## Entries shown:

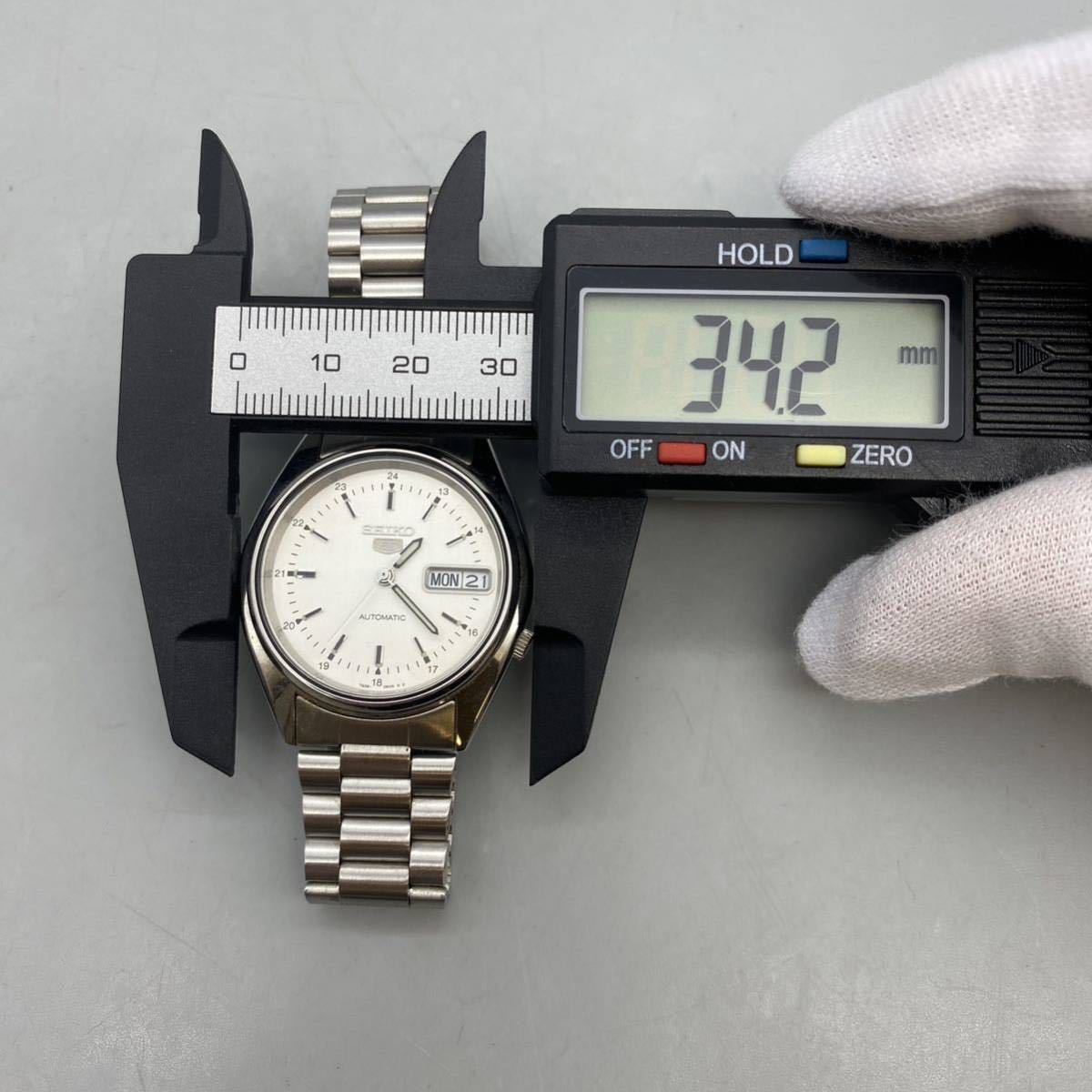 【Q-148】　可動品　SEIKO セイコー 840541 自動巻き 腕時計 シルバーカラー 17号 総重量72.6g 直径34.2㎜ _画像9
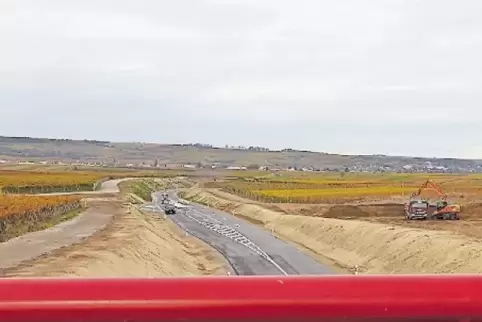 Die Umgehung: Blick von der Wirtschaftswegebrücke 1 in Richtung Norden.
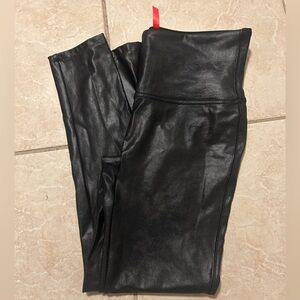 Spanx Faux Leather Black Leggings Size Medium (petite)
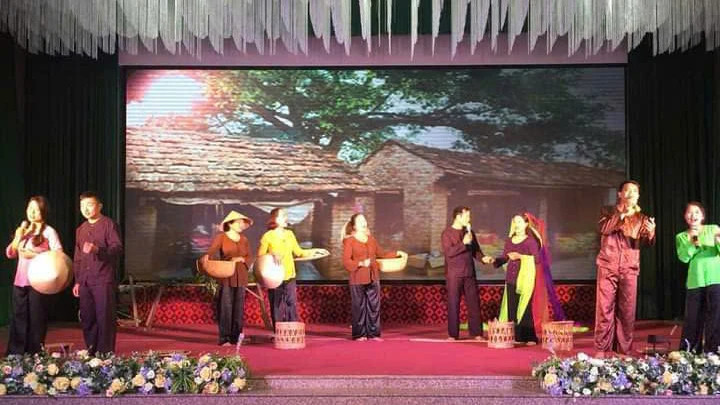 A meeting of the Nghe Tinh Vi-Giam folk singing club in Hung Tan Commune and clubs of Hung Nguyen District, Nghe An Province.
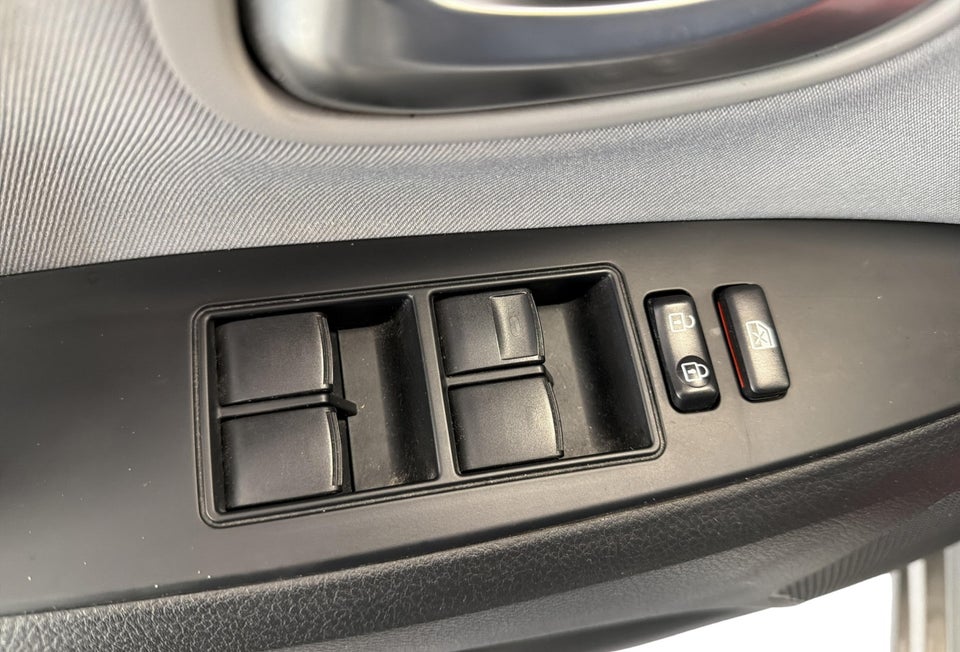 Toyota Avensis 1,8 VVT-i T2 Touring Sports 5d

==

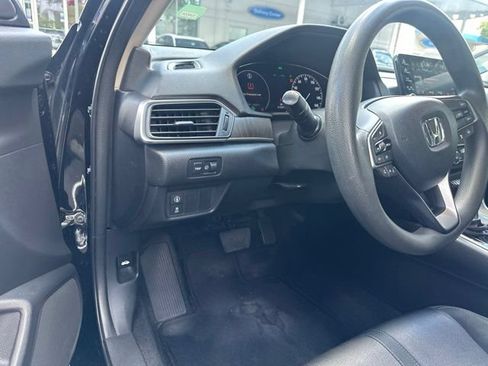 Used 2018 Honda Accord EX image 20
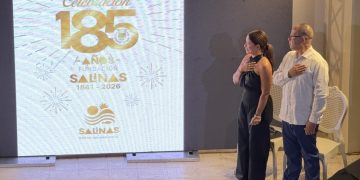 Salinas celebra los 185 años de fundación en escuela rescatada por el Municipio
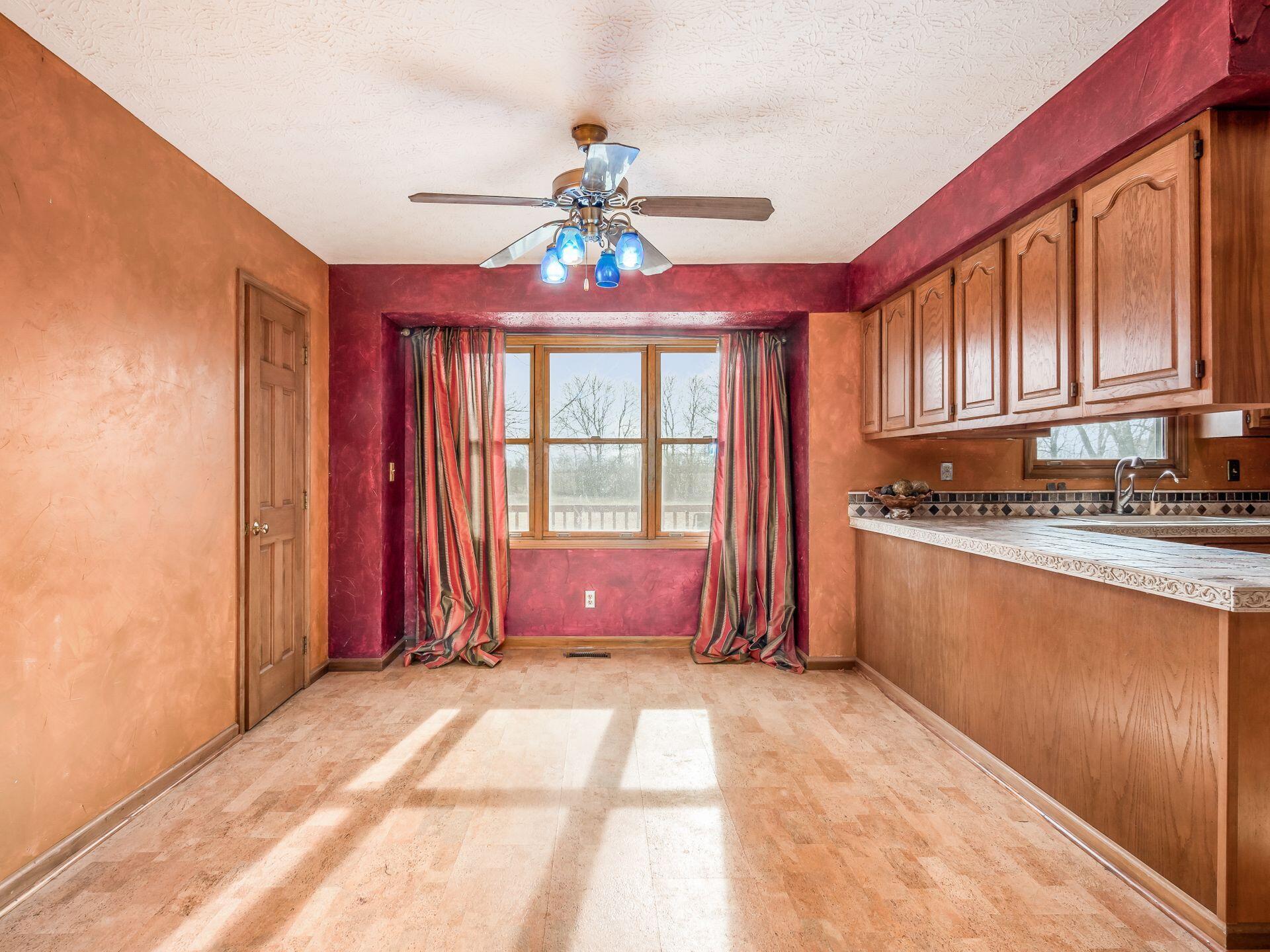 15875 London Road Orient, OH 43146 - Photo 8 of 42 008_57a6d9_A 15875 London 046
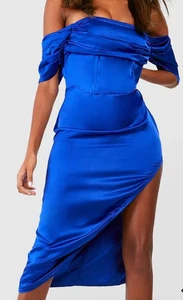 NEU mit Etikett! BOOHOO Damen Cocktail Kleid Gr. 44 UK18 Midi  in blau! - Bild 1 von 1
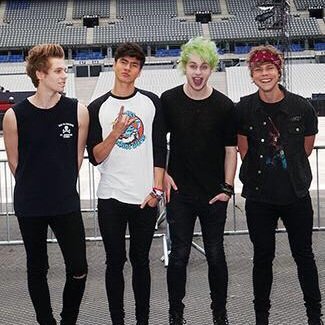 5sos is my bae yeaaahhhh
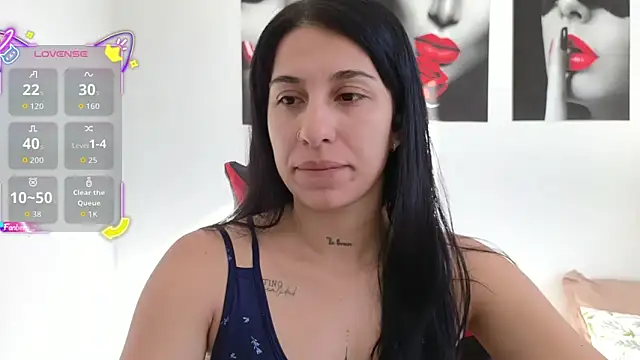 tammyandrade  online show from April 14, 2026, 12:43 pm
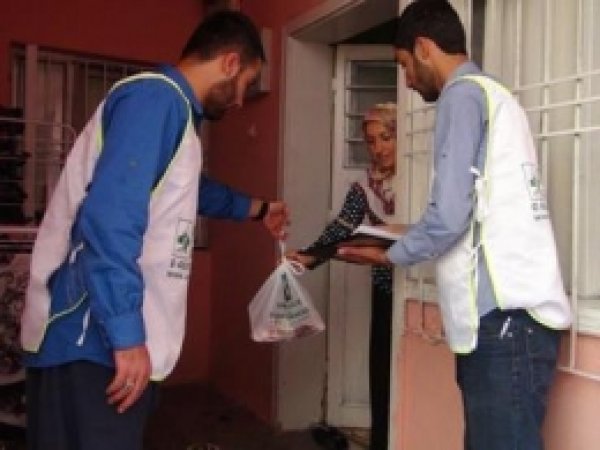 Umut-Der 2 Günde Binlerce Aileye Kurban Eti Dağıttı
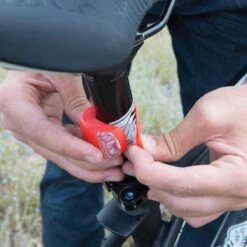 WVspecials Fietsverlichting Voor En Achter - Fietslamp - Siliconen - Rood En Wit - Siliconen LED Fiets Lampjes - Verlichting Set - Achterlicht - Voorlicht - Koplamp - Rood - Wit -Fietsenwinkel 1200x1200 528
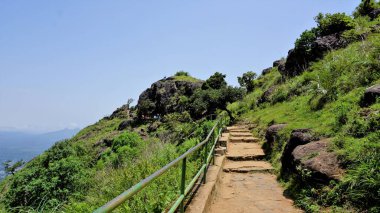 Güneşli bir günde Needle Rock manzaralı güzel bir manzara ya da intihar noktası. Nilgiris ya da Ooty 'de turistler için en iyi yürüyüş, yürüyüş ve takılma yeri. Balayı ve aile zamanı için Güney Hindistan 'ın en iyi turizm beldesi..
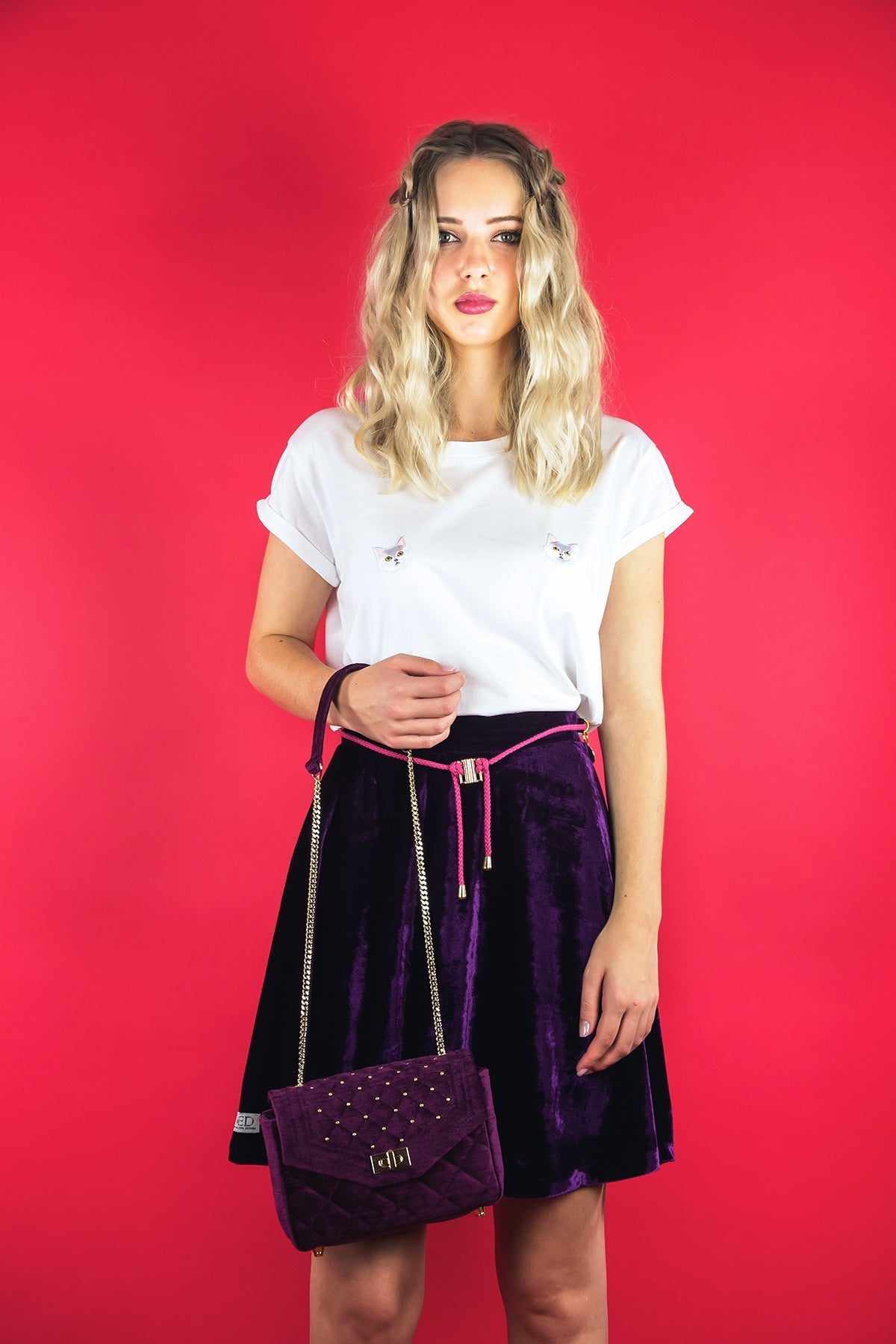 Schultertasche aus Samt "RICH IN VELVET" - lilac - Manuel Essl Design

==

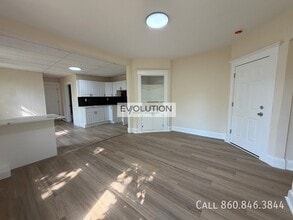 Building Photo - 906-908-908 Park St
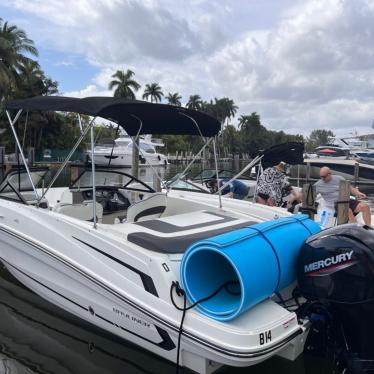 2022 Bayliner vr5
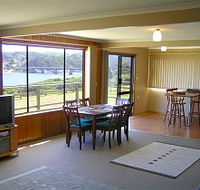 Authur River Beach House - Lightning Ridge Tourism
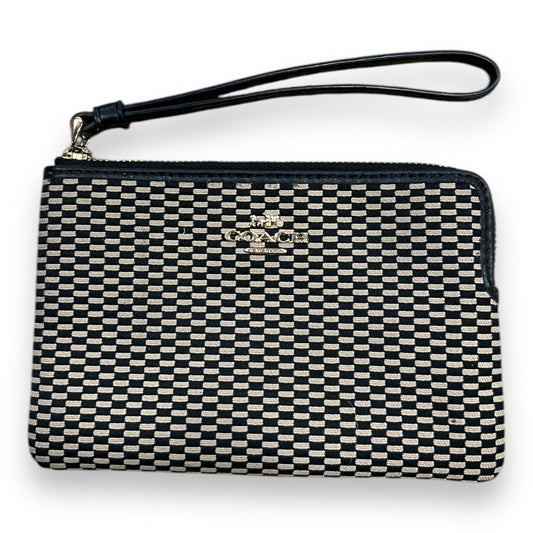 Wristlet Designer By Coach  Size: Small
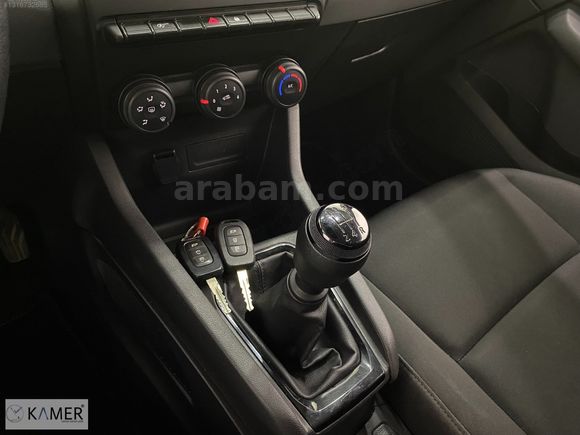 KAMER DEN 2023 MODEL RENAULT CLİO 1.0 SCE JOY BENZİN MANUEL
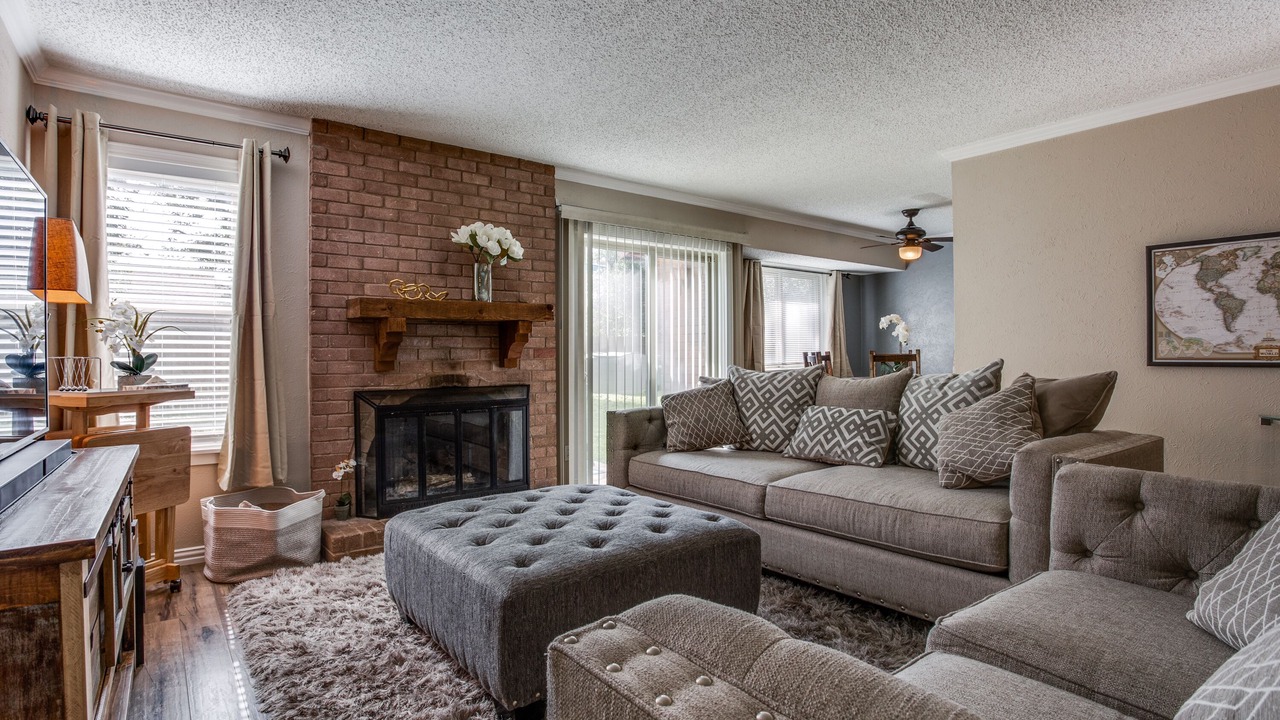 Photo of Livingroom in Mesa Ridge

## Task brief:
From the records above, transcribe exactly the lines starting at the one containing "2026, 12:43 pm" and ending at the one containing "Schultertasche aus Samt". Skip the pictures.

## Exercise result:
 tammyandrade  online show from April 14, 2026, 12:43 pm
 Umut-Der 2 Günde Binlerce Aileye Kurban Eti Dağıttı
 WVspecials Fietsverlichting Voor En Achter - Fietslamp - Siliconen - Rood En Wit - Siliconen LED Fiets Lampjes - Verlichting Set - Achterlicht - Voorlicht - Koplamp - Rood - Wit -Fietsenwinkel 1200x1200 528
 Güneşli bir günde Needle Rock manzaralı güzel bir manzara ya da intihar noktası. Nilgiris ya da Ooty 'de turistler için en iyi yürüyüş, yürüyüş ve takılma yeri. Balayı ve aile zamanı için Güney Hindistan 'ın en iyi turizm beldesi..
 Schultertasche aus Samt "RICH IN VELVET" - lilac - Manuel Essl Design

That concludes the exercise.